This is what Bert Hellinger called the neurosis consisting of uncontrolled rage towards the people one loves the most. This rage is provoked by an early separation from the mother, at a time when the child is not able to cry out of grief or to mourn the missing person.
1. When the baby was left in the incubator
Lie on the floor, representing yourself in the incubator and one metre away, place a pillow representing your mother.
Spend 5 to 10 minutes in this scene every day. Little by little you will see that your body will start to move very slowly, as if to reach your mother.
Until one day you will be able to hug the pillow that represents your mother.
During all the days of this process you will start to experience many emotions such as helplessness, fear, shame, loneliness. Welcome them with a lot of love, allowing them to stay until they are over.

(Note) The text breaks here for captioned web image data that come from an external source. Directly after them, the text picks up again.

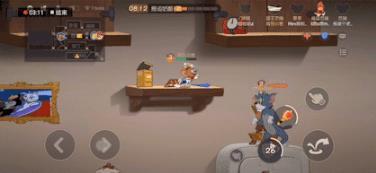 猫和老鼠欢乐互动火箭下有夹子怎么办 国王鼠应对技巧详解[视频][多图]图片2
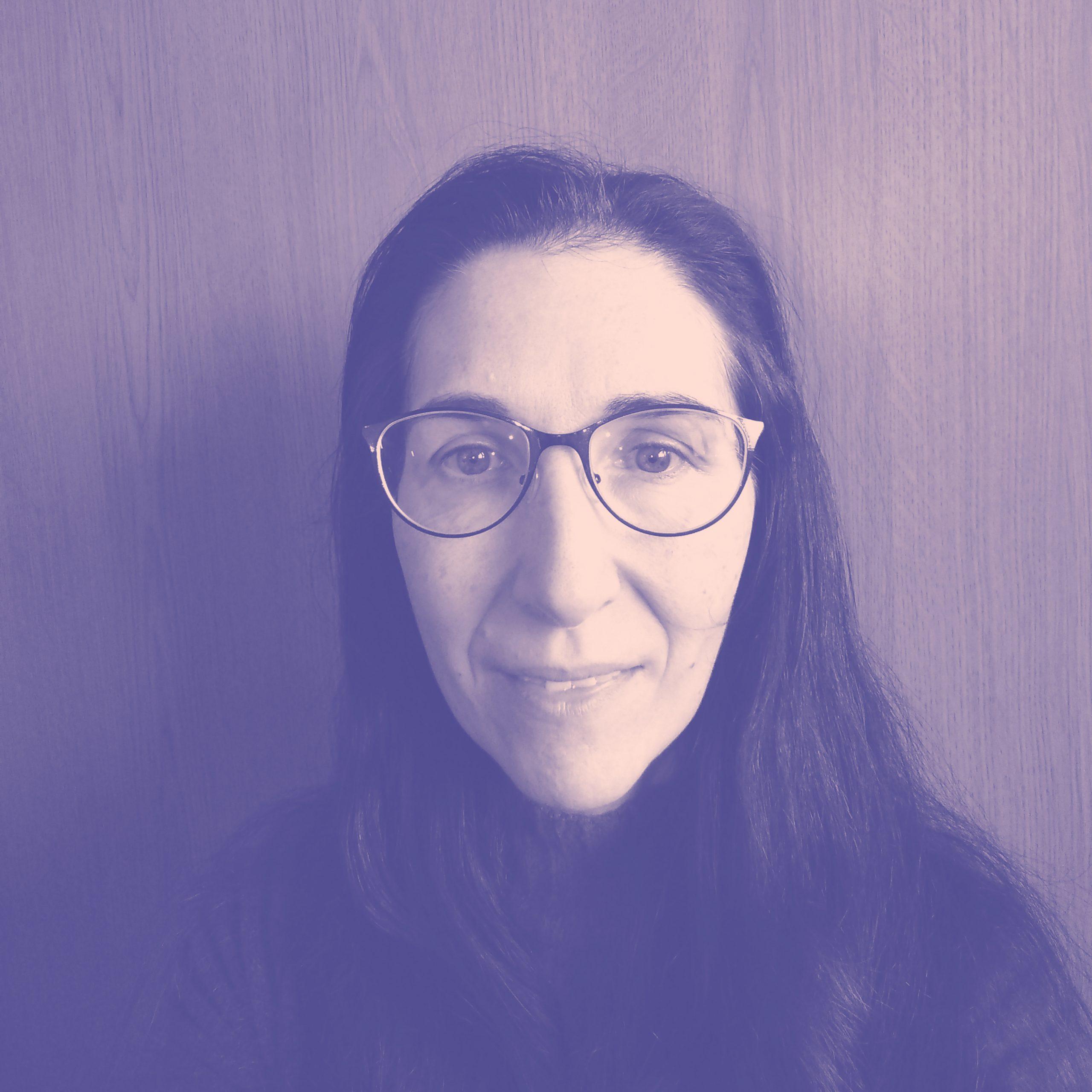 Angela Scott Stephen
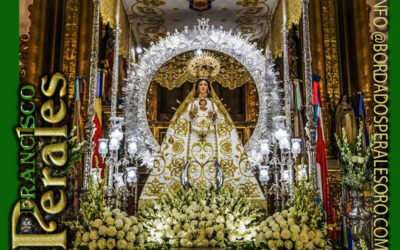 Restauración manto bordado a mano de la Virgen de la Estrella, patrona de Miguelturra.
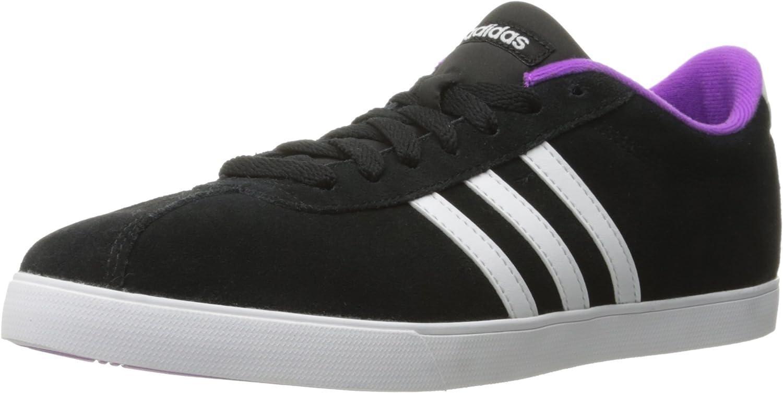 Amazon.com   adidas NEO Women's Courtset W Fashion Sneaker   Walking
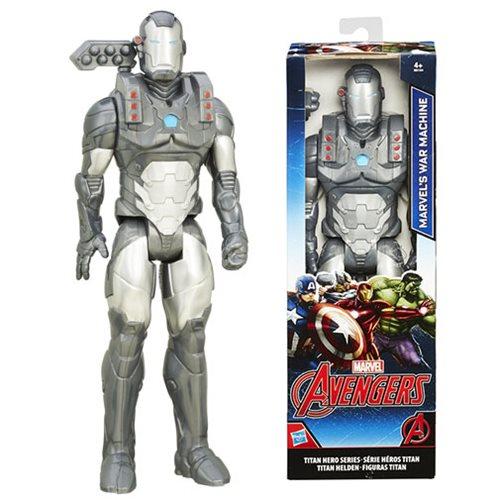 "Marvel/'s War Machine 12/"" Marvel Avengers Titan Hero Series Action Figure"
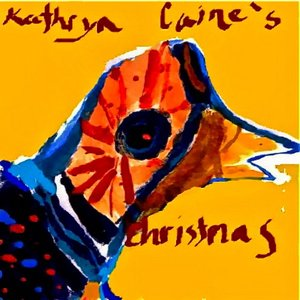 Image for 'Kathryn Caine's Christmas'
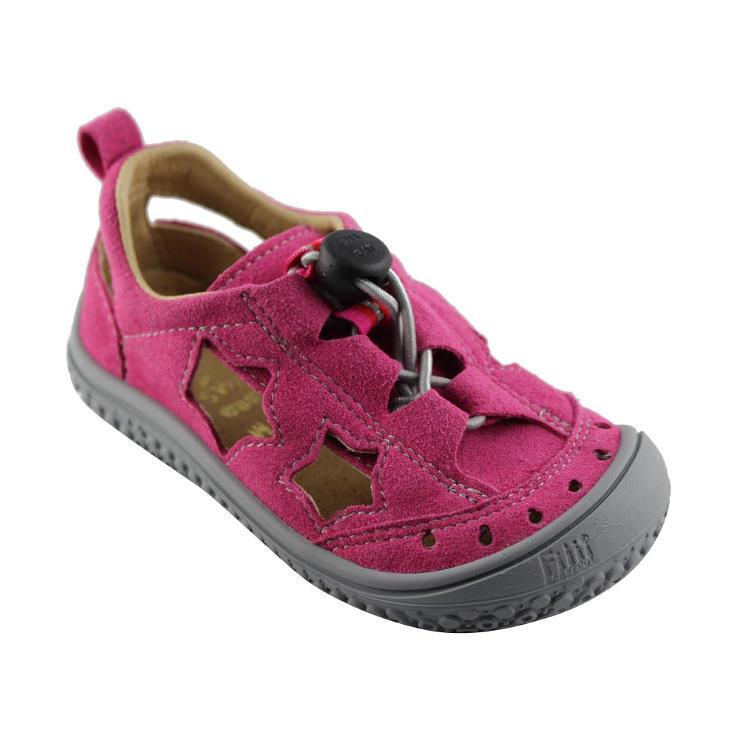 Filii Barefoot Sandale (pink)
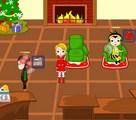 Rush de Noel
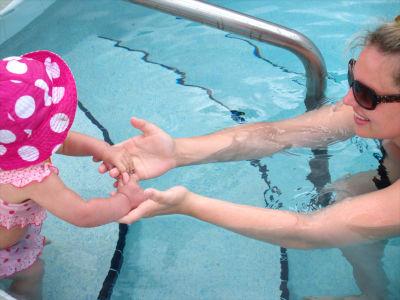 Water Safety Kidsafe Nsw Inc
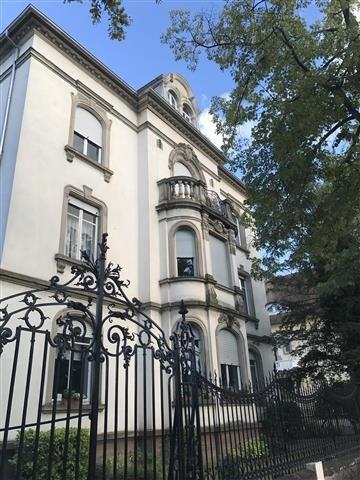 Vendita appartamento Colmar 580250€ - Fotografia 2
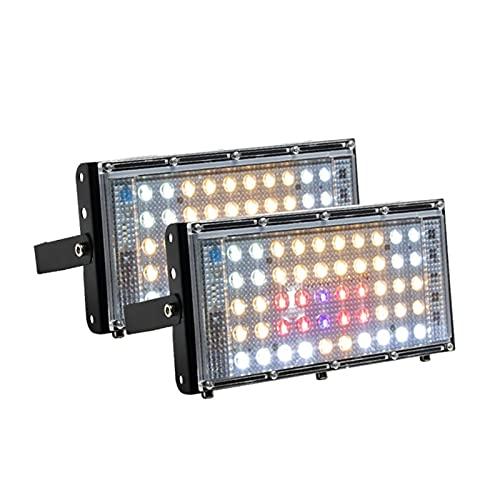 800W LED crecer el espectro completo IP 66 impermeable Phyto Lámpara de la lámpara de hidroponía interior para la semilla de floración vegetativa (Emitting Color : 2pcs)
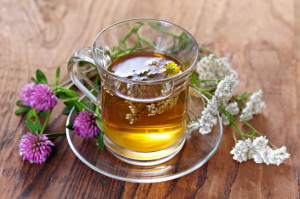 herbal acne treatments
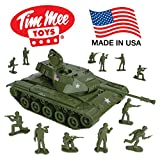tank toy - TimMee Toy Walker Bulldog TANK Playset- Olive Green 13pc - Made in USA
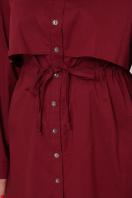 бордовое платье для полных женщин. 0301 Платье-рубашка. Цвет: бордо недорого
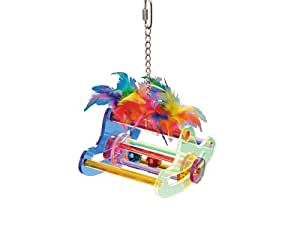 Nobby Acrylic Toy and Swing with Feathers for Parrot, 15 x 12 x 9 cm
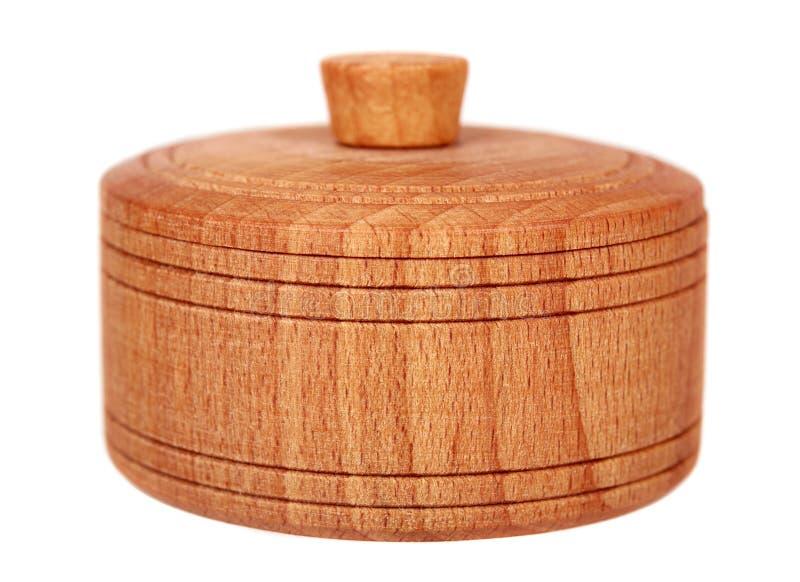 Деревянный контейнер, круглый случай, подарок r стоковые изображения rf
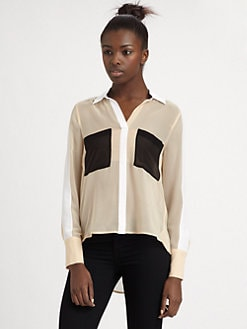 BCBGMAXAZRIA - Colorblock Silk Blouse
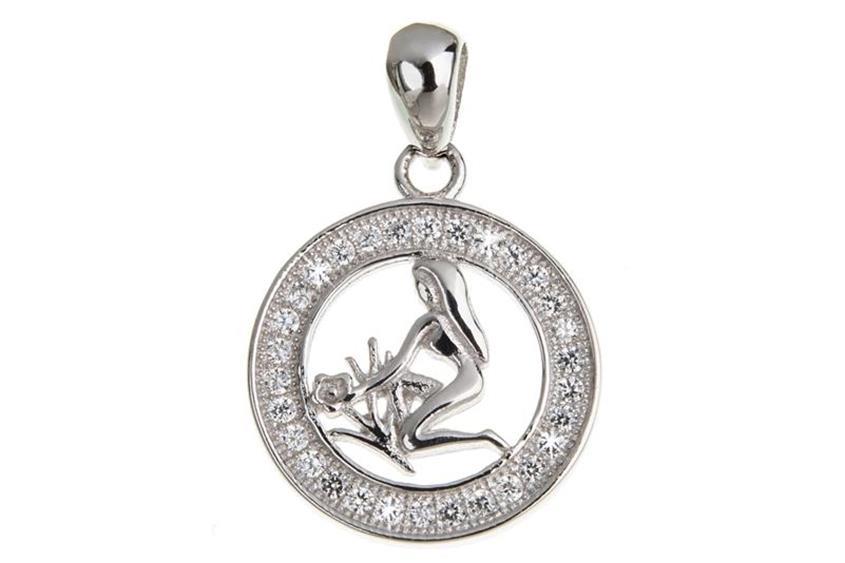 Anhänger Sternzeichen Jungfrau - 925 Silber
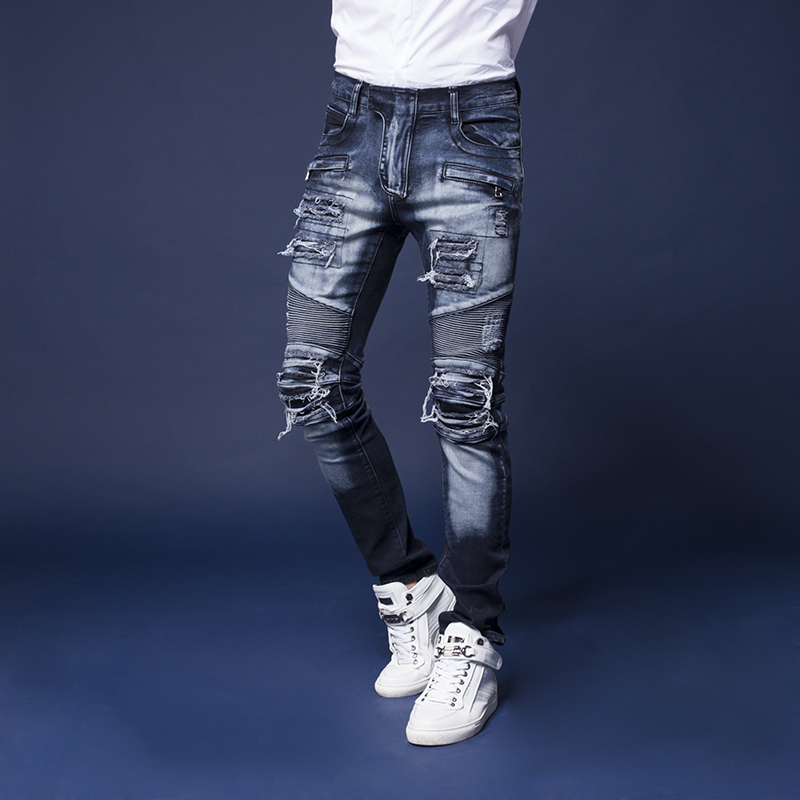2017 new High Quality Men Jeans Skinny Jeans Men Biker Jeans Fashion Design Denim Ripped Jeans For Men Pants Plus Size 29-42 2016 high quality mens jeans blue color printed jeans for men ripped button jeans casual pants quality cotton denim jeans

When these emotions return, later on, you will need to do the exercise INTEGRATION OF TRAUMAS AND CONFLICTS.
2. When the child was separated from its mother sometime between birth and the age of 5
The person arranges the space like this:
At one end of the room place a chair representing the mother, or the person from whom the child was separated.
At the other end, the person him/herself. In a matter of seconds he/she will return to the age he/she was when the separation occurred.
You will do this exercise of reconnecting with the mother for 5 to 10 minutes every day. The goal of the exercise is to get from one end of the place to the other end where his/her mother is to hug her.
The movement will be very slow. Some days the person will only be able to move a few centimetres. He or she will feel a great blockage, fear, shame, loneliness, anger. At the end only love will overflow him or her.